During his second deployment, Woolly wrote on his Classmates.com profile, "ive been blown up by ieds (roadside bombs) had rpgs (rocket propelled grenades) and automatic machine gun rounds fly not a foot over my head mortared almost everything that could happen has happened ... I've lost some good buddies over here and its crazy to think that they are gone it just makes you think of how good you had it a civilian and why in gods name did you join the military but its a thing we all deal with here and we fight on to the next fight which come more and more each day its crazy."
Not long after Woolly made the entry, a rocket propelled grenade slammed into his Humvee while he was in the gunner's turret, according to Needham, who is out on bail awaiting his murder trial. Woolly was blown out of the truck.
"He was a nice guy, but like everyone else in the unit, he was suffering from stress and depression," Needham said through his father, Mike Needham, Monday.
Woolly's grandmother, Gladys Woolly, reached at her home in Oklahoma City, said her grandson suffered multiple concussions in repeated bomb blasts that killed other soldiers.
"He was blowed up so many times until it damaged his brain and he couldn't be a soldier no more.
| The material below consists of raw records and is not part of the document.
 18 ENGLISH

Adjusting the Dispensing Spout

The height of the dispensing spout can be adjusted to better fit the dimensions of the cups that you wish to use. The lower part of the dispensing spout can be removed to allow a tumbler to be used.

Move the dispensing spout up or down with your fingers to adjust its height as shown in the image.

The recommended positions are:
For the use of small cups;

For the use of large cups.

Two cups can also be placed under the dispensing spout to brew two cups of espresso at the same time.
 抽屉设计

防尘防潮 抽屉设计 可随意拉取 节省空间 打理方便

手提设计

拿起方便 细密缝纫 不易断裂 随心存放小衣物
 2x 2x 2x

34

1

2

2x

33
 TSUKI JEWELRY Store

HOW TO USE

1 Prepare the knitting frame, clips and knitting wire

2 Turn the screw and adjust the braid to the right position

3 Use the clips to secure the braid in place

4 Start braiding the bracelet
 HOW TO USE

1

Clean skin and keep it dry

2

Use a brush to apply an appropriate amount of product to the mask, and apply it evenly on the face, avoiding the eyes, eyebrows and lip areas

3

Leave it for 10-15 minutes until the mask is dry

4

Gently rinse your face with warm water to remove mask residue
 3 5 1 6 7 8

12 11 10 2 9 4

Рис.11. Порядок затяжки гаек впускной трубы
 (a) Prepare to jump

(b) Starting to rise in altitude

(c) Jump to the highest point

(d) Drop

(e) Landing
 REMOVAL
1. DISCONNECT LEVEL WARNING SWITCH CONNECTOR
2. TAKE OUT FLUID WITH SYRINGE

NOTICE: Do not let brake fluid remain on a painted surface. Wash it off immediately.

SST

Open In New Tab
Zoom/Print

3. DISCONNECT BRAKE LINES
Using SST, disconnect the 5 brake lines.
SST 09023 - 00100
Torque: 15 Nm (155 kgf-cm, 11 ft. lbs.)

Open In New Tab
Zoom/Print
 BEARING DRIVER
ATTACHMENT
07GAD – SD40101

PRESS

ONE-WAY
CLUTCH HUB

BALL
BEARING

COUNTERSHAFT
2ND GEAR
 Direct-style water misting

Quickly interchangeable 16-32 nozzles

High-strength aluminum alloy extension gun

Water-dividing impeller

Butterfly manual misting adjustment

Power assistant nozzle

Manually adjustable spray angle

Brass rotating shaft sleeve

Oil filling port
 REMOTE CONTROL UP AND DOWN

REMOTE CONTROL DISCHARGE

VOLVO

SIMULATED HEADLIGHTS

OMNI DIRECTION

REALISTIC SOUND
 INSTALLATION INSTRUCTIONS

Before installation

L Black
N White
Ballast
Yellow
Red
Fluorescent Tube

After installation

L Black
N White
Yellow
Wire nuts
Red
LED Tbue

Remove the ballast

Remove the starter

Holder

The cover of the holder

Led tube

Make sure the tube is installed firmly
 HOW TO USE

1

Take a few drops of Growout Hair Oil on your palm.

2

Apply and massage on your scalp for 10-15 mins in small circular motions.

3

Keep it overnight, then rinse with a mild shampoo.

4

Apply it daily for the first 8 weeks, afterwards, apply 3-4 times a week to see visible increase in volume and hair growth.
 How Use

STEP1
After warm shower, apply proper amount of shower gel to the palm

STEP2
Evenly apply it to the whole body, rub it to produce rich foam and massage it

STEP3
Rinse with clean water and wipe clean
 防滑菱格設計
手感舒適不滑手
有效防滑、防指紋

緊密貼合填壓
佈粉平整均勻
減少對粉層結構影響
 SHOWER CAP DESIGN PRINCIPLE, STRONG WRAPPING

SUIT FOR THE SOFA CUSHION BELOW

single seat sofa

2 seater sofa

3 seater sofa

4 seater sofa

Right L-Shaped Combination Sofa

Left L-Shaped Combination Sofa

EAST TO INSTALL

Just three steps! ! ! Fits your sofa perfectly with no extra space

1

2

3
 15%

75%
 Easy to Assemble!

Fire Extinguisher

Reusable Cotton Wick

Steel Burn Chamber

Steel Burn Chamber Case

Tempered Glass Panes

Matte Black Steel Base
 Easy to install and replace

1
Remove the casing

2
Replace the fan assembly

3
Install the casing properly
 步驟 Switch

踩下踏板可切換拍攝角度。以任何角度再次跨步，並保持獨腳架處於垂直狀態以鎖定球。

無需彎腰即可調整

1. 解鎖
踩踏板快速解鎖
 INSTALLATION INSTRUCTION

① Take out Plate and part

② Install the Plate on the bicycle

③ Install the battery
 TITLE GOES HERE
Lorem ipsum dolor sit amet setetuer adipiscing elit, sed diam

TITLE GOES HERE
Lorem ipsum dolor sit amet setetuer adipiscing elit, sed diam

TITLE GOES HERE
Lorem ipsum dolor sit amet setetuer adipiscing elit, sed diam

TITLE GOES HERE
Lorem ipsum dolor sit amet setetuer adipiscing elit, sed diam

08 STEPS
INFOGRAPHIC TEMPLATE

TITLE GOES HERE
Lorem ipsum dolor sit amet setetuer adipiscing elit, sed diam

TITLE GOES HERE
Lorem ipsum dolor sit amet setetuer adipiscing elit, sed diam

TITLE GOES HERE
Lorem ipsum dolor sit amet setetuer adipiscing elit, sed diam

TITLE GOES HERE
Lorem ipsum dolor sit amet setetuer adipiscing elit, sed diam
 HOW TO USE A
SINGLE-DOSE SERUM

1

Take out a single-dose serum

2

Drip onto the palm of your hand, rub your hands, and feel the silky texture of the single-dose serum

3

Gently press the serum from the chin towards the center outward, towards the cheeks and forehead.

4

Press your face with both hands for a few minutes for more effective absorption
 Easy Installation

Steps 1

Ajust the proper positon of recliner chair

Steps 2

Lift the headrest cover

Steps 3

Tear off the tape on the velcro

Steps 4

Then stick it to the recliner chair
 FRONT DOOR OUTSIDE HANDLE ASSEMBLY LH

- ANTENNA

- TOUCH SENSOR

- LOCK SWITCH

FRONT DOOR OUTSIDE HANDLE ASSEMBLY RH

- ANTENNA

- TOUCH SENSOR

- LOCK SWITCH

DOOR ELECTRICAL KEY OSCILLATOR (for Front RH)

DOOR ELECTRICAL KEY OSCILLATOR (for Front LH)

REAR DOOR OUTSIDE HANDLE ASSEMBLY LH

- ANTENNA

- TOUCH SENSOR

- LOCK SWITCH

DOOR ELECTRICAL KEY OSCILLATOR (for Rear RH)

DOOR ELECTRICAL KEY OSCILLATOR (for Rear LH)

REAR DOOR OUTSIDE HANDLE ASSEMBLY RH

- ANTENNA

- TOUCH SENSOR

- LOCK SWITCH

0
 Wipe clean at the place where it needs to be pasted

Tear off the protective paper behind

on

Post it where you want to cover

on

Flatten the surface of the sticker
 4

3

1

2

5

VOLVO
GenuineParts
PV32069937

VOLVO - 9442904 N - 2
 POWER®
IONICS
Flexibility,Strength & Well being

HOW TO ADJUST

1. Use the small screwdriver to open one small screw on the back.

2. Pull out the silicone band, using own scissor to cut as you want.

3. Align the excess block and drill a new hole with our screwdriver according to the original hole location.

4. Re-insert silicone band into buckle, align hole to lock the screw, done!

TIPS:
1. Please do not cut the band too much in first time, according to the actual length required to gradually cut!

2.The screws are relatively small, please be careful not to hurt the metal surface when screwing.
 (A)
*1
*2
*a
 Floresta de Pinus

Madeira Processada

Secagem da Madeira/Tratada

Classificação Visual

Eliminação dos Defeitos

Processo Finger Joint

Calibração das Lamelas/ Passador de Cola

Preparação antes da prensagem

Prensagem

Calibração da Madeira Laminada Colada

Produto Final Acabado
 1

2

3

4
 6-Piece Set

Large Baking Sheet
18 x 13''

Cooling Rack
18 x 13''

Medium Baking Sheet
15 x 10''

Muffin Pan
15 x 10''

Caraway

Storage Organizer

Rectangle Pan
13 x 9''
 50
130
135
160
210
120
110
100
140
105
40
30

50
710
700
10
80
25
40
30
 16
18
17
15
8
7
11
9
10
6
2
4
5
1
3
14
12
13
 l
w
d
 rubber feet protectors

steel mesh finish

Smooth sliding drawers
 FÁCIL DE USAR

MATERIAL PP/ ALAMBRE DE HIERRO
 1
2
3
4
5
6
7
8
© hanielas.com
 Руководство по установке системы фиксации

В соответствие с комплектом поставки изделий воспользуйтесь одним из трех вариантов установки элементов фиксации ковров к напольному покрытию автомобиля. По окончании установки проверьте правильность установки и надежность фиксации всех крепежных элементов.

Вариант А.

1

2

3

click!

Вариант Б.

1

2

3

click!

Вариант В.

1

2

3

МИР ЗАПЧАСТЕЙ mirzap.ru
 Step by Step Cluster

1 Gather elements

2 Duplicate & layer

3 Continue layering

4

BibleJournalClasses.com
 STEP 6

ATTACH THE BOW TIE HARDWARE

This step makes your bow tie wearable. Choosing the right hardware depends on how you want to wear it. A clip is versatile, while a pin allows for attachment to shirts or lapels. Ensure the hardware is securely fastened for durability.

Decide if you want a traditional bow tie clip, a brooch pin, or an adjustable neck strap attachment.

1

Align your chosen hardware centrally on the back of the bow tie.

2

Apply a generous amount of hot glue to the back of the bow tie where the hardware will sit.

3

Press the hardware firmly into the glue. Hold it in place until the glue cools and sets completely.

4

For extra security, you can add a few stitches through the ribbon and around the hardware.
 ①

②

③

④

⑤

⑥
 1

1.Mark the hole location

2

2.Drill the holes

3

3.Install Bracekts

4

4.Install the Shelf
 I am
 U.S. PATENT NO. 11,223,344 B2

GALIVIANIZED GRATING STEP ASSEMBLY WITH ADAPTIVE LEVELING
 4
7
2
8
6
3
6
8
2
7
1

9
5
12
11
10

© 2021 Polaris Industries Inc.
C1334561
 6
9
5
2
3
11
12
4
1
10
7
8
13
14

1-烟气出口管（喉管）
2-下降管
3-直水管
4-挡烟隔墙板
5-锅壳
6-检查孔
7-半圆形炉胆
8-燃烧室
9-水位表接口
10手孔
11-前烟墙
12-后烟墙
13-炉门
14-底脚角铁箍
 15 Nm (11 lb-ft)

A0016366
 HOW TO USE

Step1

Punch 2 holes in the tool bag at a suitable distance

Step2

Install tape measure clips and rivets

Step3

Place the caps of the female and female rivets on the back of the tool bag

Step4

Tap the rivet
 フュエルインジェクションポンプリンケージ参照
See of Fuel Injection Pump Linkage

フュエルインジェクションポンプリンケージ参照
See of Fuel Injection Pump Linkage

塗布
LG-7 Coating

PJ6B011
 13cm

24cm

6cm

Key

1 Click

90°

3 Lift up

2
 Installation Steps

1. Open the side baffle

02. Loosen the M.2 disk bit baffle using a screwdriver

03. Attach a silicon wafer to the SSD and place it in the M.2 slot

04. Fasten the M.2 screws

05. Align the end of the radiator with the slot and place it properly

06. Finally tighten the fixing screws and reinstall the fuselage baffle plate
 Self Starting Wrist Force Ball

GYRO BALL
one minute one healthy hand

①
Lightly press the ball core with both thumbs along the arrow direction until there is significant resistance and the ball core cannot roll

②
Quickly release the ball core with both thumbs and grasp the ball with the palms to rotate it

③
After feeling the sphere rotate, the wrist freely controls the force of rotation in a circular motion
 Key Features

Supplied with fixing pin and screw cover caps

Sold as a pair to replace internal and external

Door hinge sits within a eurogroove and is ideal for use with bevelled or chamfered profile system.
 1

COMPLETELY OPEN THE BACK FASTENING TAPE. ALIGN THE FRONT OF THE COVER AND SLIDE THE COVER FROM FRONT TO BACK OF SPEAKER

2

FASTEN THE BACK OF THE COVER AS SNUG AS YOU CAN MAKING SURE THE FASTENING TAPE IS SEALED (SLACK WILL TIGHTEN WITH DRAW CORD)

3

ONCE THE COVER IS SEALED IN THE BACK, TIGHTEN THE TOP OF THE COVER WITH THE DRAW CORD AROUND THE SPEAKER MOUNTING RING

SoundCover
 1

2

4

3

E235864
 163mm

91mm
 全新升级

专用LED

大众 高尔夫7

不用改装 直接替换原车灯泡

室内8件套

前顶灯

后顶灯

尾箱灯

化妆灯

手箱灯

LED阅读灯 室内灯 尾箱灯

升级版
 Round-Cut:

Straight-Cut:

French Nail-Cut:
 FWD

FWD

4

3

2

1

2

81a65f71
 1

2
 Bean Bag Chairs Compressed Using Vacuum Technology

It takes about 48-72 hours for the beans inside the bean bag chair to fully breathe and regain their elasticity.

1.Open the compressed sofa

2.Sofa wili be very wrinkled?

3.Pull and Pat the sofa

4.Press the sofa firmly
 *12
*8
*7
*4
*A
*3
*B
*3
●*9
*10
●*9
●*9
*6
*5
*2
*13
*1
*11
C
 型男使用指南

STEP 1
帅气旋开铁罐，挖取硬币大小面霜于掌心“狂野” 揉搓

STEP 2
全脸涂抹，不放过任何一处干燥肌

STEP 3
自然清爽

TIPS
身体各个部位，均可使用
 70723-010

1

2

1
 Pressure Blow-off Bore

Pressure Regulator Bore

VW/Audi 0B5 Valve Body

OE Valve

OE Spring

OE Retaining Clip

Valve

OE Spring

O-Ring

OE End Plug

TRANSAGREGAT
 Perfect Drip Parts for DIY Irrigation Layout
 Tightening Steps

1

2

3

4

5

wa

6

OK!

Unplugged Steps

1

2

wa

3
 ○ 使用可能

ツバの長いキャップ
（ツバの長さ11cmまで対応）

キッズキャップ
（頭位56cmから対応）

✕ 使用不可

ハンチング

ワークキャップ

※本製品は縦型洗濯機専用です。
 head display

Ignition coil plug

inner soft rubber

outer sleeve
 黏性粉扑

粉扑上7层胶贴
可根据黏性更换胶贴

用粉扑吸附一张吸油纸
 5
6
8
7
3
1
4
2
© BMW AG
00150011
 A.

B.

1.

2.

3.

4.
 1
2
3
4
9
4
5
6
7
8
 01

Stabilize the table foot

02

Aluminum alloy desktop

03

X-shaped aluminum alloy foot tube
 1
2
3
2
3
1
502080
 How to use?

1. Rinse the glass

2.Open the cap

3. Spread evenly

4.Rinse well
He had to get out of there," she said.
According to Fort Carson, Woolly had been transferred to the post's newly created Warrior Transition Unit, which takes soldiers with physical and psychiatric problems who are in the process of leaving the army.
It is unclear whether Woolly's injuries were physical, mental, or both.
His grandmother said he was scheduled to be discharged in two weeks.
The Army would not comment on his medical condition.